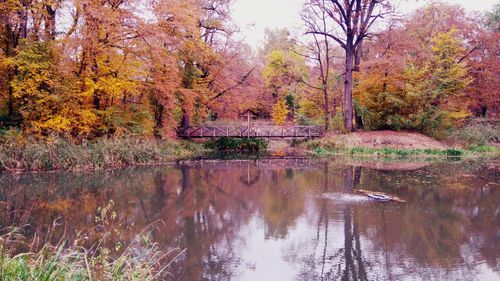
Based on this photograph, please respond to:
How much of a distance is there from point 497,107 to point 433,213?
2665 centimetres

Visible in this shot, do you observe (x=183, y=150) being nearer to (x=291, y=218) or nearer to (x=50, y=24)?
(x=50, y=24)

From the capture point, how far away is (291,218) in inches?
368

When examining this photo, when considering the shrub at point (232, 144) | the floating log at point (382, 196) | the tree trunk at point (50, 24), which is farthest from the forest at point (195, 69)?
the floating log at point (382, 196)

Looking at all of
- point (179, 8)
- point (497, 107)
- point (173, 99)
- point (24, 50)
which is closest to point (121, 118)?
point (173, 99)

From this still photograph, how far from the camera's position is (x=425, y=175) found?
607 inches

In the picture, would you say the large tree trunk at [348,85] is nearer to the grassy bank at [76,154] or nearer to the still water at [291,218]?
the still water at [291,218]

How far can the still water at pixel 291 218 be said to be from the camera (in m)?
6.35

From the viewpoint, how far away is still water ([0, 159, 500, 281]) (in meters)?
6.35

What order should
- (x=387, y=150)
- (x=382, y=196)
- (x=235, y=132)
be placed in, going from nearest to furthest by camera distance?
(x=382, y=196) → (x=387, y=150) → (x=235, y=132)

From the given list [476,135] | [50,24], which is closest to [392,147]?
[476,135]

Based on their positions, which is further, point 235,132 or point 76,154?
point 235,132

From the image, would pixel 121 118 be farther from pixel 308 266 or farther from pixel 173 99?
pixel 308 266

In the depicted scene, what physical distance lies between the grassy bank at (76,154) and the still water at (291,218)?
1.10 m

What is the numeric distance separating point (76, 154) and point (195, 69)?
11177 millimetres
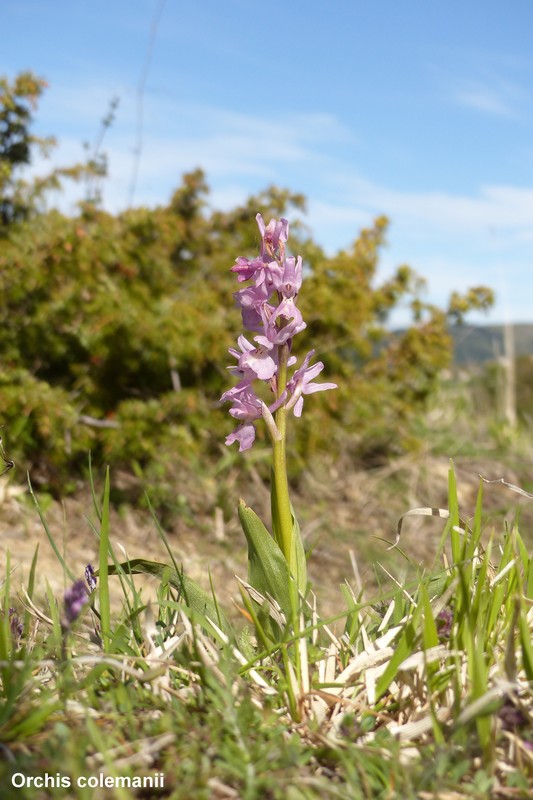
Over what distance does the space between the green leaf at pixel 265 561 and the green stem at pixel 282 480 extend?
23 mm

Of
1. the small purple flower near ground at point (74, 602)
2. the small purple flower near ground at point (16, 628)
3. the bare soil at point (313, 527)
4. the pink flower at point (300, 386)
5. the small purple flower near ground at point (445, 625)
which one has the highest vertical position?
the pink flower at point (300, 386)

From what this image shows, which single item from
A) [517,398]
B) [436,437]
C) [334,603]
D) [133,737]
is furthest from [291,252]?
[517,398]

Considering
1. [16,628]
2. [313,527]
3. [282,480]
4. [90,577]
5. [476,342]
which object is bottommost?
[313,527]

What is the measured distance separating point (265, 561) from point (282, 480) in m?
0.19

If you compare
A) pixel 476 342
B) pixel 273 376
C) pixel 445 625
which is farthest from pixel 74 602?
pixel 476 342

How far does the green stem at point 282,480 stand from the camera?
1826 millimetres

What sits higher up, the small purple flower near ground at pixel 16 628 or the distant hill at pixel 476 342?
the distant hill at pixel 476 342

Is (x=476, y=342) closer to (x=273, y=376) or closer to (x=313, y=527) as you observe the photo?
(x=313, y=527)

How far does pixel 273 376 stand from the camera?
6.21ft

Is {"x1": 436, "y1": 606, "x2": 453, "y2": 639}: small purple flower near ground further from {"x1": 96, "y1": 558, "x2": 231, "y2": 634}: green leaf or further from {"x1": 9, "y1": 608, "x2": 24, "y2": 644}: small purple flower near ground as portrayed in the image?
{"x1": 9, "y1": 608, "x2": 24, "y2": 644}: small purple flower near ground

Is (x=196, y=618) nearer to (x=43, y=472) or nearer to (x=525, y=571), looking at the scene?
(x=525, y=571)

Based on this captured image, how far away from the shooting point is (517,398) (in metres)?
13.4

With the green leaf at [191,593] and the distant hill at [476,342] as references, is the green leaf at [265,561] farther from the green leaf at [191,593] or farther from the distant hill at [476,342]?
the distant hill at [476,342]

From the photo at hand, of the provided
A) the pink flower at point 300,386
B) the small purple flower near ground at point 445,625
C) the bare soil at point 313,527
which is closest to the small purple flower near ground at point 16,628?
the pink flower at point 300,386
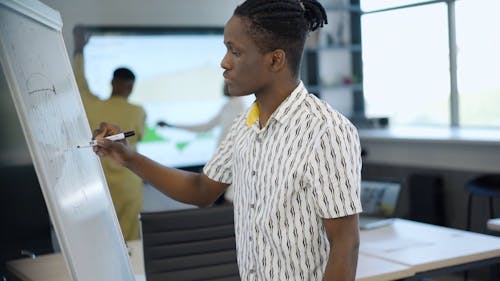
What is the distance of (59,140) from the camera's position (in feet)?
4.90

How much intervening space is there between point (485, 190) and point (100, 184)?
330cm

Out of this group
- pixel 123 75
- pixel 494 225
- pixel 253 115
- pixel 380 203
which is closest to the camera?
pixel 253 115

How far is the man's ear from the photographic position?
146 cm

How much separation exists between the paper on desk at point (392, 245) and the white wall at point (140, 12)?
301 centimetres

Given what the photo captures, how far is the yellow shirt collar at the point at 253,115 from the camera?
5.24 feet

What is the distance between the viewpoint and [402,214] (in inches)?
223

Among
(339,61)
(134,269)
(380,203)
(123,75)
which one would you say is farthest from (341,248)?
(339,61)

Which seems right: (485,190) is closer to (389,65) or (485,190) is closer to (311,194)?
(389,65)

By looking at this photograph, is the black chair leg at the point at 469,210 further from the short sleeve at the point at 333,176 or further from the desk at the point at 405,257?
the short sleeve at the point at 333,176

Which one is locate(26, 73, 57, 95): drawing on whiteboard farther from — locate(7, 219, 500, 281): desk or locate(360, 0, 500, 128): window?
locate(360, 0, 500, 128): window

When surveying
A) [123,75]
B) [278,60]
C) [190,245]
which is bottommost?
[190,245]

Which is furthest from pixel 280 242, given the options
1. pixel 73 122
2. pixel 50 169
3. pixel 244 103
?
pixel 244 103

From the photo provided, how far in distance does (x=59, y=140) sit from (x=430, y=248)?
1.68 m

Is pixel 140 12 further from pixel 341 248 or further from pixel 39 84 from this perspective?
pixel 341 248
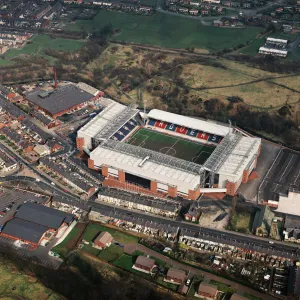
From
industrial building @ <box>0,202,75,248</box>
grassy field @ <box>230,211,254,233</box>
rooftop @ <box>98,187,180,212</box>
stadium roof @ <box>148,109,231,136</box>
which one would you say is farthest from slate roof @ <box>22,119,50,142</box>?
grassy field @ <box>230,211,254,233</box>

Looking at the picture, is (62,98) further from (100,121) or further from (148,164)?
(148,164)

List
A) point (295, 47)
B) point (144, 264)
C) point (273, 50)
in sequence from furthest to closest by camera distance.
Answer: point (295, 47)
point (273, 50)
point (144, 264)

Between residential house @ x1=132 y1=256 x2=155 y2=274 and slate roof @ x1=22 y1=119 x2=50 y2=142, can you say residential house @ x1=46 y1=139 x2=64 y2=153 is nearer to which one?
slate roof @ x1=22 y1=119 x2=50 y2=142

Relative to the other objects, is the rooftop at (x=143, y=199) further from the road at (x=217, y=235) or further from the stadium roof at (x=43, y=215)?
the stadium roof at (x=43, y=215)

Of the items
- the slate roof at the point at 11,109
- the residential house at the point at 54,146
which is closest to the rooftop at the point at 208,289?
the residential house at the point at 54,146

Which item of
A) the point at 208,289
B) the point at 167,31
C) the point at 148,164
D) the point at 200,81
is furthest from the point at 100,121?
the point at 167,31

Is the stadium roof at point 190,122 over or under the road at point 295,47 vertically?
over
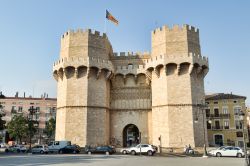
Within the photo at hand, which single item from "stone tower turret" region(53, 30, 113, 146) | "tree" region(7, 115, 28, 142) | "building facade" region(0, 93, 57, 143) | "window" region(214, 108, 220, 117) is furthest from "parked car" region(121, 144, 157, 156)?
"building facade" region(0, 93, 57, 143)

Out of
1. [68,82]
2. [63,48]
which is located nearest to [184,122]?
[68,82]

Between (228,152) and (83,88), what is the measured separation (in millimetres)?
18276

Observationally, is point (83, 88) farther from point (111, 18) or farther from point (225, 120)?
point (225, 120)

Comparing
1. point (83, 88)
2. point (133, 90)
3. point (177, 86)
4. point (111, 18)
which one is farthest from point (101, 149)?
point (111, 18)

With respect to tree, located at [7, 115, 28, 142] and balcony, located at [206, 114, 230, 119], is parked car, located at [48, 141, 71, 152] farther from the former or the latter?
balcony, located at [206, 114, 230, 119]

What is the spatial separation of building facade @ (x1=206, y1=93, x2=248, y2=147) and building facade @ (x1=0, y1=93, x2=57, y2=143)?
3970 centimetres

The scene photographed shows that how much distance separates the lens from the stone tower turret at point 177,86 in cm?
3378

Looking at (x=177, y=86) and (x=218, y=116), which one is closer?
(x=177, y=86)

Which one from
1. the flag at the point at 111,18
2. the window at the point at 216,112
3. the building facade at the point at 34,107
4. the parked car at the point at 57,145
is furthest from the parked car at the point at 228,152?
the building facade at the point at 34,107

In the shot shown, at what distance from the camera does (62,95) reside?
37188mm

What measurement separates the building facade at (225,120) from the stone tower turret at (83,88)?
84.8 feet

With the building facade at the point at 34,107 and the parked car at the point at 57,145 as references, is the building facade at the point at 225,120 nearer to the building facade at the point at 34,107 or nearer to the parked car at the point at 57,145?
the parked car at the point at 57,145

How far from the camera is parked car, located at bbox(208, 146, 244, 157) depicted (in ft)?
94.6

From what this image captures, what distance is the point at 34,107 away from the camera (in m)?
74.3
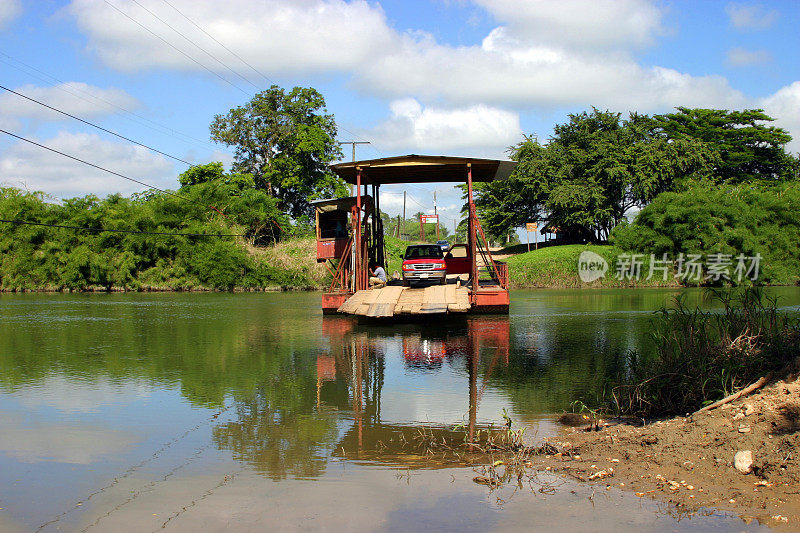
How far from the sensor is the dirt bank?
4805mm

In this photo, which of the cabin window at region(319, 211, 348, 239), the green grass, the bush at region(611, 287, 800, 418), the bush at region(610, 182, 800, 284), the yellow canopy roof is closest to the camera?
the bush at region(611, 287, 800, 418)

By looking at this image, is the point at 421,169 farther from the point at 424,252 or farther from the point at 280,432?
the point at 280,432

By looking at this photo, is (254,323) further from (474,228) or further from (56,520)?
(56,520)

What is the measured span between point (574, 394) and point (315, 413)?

|---|

== GIVEN TASK ==
Give back exactly the lines from the line containing "How far from the sensor is the dirt bank?" to the end of the entries, and no other lines.

== CORRECT RESULT ==
How far from the sensor is the dirt bank?
4805mm

In this photo, which of the cabin window at region(319, 211, 348, 239), the green grass, the bush at region(611, 287, 800, 418), the bush at region(610, 182, 800, 284), the yellow canopy roof is closest to the camera?
the bush at region(611, 287, 800, 418)

By looking at this image, is the point at 421,169 farther from the point at 424,252 or farther from the point at 280,432?
the point at 280,432

By looking at this photo, is (254,323) further from (474,228) or further from (56,520)?
(56,520)

What is the measured span between point (574, 394) and point (315, 413)?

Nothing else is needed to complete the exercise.